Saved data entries
————
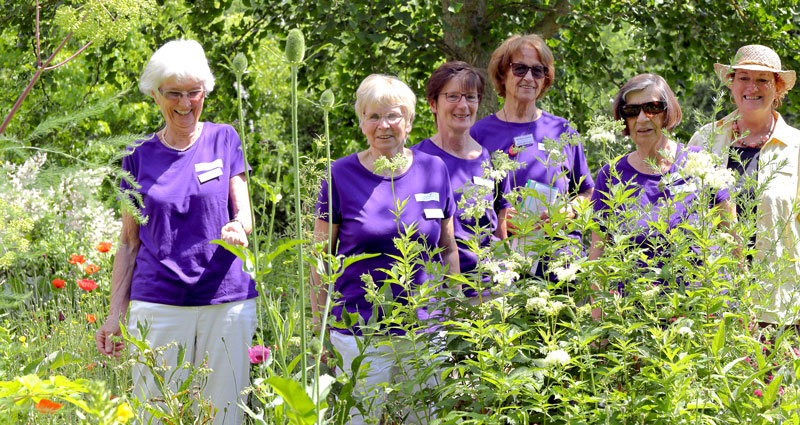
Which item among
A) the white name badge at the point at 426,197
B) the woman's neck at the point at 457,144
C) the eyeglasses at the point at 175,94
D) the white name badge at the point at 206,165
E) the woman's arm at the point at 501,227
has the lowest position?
the woman's arm at the point at 501,227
————
Could you rewrite every line of the items above as a numbered list, skipping blank lines and leaving out the pictures?

1. Which item among
2. A) the white name badge at the point at 426,197
3. B) the woman's neck at the point at 457,144
4. C) the eyeglasses at the point at 175,94
5. D) the white name badge at the point at 206,165
6. E) the woman's arm at the point at 501,227
7. has the lowest position?
8. the woman's arm at the point at 501,227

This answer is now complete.